● **Work to be completed**
What do the lines from the one containing "What is the distance between" through the end of the entries say? Quote them exactly, and only them.

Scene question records
____

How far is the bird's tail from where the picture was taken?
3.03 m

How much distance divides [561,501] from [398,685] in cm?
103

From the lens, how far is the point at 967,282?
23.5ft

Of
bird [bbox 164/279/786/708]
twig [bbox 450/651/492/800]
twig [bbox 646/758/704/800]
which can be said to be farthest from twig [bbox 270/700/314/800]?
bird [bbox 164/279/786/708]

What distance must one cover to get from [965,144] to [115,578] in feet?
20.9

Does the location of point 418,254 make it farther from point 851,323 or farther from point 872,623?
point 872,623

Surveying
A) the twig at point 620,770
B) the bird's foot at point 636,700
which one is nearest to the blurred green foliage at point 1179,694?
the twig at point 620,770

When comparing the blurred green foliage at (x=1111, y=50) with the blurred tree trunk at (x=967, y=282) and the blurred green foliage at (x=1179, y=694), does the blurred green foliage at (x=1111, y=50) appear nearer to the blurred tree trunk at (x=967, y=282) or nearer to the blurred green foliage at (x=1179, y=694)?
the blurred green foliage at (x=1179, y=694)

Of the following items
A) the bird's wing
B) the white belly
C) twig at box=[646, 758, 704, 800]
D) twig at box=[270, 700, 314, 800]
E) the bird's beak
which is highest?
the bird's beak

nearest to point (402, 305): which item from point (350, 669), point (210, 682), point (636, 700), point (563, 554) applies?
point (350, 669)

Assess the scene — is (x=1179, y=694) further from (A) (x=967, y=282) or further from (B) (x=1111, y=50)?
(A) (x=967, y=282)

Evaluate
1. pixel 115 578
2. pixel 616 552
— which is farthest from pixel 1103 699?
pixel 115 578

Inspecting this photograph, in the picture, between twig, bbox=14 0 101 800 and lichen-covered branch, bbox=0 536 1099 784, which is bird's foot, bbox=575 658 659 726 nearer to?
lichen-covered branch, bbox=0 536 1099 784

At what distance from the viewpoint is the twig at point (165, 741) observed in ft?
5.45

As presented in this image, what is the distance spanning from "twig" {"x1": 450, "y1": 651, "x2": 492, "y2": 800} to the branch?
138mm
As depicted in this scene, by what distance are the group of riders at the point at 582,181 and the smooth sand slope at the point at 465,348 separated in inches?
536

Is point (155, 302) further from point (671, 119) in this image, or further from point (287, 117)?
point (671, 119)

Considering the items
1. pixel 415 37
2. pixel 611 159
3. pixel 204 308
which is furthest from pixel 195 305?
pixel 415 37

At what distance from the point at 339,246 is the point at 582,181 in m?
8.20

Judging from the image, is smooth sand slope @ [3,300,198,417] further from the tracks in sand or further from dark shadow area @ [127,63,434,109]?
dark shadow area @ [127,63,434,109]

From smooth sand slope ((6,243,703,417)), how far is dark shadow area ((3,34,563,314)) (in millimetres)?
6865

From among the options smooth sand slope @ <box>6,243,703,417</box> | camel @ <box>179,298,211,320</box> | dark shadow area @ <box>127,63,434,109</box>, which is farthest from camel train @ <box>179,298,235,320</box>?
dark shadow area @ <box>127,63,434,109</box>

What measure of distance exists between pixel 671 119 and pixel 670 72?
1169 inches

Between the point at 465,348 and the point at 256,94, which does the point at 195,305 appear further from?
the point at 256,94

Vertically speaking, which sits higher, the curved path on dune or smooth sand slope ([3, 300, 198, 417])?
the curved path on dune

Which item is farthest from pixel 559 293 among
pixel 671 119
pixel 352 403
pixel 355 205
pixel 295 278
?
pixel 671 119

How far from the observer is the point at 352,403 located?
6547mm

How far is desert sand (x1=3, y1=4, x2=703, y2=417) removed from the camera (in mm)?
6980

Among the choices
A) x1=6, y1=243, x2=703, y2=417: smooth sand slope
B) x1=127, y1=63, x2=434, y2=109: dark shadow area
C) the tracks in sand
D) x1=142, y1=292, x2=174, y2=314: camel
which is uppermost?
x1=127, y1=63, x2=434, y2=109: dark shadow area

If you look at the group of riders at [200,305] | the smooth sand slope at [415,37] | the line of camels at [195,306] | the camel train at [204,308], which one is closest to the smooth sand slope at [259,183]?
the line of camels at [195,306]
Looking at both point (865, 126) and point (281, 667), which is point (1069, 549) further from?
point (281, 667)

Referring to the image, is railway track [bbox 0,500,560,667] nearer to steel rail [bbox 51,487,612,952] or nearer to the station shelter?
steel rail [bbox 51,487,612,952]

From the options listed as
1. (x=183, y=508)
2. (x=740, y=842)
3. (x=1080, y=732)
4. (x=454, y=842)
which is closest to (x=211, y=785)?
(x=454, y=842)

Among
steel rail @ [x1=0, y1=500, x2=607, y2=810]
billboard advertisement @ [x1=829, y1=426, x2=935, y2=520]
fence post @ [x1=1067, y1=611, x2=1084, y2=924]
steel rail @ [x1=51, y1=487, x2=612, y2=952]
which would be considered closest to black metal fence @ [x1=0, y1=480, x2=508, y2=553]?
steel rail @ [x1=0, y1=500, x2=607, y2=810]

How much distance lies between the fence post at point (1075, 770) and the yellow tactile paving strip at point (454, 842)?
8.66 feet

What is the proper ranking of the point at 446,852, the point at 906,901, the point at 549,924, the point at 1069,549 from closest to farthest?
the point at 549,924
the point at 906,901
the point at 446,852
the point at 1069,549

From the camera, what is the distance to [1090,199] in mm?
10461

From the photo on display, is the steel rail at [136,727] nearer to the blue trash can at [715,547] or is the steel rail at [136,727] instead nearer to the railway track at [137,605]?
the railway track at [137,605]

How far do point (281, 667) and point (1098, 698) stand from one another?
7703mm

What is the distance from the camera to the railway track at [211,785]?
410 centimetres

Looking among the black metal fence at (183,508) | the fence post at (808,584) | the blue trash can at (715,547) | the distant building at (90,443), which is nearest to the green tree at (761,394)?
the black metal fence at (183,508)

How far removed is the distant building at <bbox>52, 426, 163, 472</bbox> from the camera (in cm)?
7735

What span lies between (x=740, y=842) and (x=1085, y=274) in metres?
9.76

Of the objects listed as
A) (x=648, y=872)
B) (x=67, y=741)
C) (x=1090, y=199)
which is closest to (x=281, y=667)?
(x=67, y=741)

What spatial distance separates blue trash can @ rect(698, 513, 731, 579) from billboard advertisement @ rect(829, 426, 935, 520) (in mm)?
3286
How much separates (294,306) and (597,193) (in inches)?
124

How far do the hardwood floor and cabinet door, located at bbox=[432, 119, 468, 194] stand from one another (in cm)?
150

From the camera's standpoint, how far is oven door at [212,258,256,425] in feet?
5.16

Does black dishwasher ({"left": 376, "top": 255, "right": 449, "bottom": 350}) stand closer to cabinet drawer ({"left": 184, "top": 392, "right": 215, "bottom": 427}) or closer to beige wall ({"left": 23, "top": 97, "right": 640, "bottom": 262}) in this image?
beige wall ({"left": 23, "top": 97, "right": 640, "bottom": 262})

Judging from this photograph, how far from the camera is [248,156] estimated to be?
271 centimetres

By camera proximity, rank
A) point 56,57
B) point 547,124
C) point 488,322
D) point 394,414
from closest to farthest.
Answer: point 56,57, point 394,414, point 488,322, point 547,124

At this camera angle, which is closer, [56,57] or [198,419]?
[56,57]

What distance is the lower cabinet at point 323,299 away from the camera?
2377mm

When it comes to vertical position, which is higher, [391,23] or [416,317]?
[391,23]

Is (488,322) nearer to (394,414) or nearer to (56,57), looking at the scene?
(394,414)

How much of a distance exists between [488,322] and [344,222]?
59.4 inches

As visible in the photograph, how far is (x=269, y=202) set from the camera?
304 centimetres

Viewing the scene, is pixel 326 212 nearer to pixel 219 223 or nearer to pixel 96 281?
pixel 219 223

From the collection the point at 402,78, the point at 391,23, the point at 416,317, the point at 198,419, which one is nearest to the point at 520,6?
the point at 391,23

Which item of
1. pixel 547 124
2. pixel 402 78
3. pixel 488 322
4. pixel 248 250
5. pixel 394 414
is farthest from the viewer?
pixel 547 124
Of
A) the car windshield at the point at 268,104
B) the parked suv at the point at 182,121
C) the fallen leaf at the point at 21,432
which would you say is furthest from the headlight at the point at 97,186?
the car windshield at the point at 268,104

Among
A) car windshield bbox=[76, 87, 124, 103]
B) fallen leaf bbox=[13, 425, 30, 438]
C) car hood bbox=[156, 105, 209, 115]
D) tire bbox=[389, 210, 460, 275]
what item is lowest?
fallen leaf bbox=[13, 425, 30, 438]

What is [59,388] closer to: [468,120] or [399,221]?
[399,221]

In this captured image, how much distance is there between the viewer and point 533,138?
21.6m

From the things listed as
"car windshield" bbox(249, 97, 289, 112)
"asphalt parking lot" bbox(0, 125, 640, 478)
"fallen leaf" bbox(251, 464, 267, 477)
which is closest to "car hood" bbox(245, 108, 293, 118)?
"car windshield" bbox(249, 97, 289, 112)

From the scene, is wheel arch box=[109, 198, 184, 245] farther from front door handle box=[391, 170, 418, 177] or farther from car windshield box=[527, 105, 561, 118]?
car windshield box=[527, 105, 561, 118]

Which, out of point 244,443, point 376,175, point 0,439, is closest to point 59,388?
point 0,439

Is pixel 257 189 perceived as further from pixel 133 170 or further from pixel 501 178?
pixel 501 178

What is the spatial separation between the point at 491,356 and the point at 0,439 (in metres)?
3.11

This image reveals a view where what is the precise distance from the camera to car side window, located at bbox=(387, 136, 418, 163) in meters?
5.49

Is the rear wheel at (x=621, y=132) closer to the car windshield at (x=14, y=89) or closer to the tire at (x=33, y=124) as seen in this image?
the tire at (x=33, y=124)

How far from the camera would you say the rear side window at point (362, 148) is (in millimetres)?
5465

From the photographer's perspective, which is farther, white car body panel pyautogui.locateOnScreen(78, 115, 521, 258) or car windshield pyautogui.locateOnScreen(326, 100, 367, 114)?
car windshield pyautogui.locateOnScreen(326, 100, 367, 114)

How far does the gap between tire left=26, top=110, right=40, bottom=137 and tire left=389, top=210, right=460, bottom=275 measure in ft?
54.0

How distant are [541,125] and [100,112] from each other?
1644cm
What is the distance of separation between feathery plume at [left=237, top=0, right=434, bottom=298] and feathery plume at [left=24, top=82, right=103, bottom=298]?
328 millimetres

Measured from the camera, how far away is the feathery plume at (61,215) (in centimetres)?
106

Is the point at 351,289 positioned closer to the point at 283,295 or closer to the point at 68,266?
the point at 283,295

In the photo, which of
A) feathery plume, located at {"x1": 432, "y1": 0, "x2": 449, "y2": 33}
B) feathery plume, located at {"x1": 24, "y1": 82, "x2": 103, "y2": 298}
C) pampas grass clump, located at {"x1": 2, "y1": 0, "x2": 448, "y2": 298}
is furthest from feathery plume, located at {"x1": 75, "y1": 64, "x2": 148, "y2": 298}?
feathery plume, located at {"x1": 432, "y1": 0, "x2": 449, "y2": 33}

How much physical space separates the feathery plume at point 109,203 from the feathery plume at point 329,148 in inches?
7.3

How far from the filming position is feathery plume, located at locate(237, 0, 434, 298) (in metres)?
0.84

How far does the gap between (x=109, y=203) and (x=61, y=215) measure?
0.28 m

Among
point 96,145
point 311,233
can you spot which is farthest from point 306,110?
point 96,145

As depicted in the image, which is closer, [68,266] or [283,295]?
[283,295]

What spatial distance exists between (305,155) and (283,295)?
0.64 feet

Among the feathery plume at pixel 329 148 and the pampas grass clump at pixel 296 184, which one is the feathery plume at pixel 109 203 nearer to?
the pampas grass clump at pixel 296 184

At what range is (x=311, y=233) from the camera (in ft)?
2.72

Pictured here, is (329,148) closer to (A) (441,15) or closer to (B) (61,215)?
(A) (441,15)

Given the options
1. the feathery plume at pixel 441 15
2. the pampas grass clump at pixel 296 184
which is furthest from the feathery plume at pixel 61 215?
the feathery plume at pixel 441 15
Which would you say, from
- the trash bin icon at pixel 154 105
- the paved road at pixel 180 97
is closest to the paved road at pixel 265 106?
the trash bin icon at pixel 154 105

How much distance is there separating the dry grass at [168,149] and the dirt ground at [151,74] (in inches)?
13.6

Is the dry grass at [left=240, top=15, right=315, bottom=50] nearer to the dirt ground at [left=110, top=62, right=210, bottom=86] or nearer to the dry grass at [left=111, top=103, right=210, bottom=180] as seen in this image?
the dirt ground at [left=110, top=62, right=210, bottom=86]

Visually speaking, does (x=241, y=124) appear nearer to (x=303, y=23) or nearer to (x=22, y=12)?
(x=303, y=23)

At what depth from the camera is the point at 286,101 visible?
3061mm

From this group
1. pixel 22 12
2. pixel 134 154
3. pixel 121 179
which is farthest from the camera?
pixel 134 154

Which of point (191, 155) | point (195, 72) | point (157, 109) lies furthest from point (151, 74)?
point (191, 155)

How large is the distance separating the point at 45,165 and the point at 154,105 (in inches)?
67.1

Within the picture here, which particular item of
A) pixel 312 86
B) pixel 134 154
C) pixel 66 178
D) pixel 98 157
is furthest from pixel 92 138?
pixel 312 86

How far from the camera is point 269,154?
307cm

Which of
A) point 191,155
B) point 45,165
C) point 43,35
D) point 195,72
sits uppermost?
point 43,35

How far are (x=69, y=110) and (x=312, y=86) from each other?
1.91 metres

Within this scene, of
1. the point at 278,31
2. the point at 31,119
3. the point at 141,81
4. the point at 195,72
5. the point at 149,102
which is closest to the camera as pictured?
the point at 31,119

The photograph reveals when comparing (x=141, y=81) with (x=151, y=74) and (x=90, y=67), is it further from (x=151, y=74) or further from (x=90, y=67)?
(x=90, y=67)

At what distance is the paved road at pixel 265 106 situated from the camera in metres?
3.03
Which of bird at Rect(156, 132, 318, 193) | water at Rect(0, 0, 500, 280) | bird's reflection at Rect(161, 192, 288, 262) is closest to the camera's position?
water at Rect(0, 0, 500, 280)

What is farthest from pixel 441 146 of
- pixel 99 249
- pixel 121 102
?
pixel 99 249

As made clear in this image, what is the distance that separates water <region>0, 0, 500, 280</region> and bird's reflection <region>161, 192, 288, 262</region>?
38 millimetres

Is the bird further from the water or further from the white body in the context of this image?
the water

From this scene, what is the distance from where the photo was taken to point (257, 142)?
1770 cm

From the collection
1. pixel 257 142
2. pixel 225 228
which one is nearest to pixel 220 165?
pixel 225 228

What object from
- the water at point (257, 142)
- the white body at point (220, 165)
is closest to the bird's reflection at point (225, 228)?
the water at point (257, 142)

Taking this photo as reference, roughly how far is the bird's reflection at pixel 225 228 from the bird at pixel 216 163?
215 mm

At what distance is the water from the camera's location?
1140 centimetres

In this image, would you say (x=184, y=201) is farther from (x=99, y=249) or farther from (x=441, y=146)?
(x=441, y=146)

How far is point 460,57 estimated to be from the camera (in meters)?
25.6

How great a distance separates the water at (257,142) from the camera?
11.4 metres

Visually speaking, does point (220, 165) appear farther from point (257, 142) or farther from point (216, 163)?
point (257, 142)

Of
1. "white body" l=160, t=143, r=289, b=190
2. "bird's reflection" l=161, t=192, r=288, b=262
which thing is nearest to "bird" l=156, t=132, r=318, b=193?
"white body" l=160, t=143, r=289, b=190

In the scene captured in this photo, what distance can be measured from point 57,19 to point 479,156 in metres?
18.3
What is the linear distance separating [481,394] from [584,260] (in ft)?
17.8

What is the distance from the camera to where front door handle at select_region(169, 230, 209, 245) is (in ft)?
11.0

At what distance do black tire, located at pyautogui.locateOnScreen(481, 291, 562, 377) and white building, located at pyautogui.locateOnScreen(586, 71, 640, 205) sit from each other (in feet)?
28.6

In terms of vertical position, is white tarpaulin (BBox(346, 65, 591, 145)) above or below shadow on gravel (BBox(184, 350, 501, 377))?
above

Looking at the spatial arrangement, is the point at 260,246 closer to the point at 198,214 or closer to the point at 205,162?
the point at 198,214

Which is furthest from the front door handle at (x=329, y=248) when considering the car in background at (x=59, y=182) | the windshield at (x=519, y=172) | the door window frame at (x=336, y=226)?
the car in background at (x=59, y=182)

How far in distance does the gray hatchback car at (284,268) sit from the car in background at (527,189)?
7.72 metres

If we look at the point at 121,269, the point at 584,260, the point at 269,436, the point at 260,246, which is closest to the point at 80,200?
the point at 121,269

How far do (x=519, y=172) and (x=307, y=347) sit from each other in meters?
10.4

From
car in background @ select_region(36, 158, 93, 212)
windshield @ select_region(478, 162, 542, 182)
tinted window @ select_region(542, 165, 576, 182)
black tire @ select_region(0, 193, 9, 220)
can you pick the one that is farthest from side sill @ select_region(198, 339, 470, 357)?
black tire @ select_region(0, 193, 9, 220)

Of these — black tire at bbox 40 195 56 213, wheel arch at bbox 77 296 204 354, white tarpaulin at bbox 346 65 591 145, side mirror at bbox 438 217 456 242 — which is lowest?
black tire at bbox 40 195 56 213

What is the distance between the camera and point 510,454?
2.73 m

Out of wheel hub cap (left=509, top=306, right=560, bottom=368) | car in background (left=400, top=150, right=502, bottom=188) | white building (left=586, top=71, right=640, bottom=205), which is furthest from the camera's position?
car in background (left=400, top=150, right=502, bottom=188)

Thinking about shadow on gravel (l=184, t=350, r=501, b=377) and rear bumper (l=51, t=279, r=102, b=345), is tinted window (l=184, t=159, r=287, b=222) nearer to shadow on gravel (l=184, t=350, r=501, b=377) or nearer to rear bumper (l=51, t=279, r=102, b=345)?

____

● **Task solution**
What is the distance between the camera and point 510,454?
2.73 m

Out of wheel hub cap (left=509, top=306, right=560, bottom=368) | car in background (left=400, top=150, right=502, bottom=188) | white building (left=586, top=71, right=640, bottom=205), which is furthest from the camera's position?
car in background (left=400, top=150, right=502, bottom=188)

Thinking about shadow on gravel (l=184, t=350, r=501, b=377) and rear bumper (l=51, t=279, r=102, b=345), is tinted window (l=184, t=159, r=287, b=222) nearer to shadow on gravel (l=184, t=350, r=501, b=377) or nearer to rear bumper (l=51, t=279, r=102, b=345)?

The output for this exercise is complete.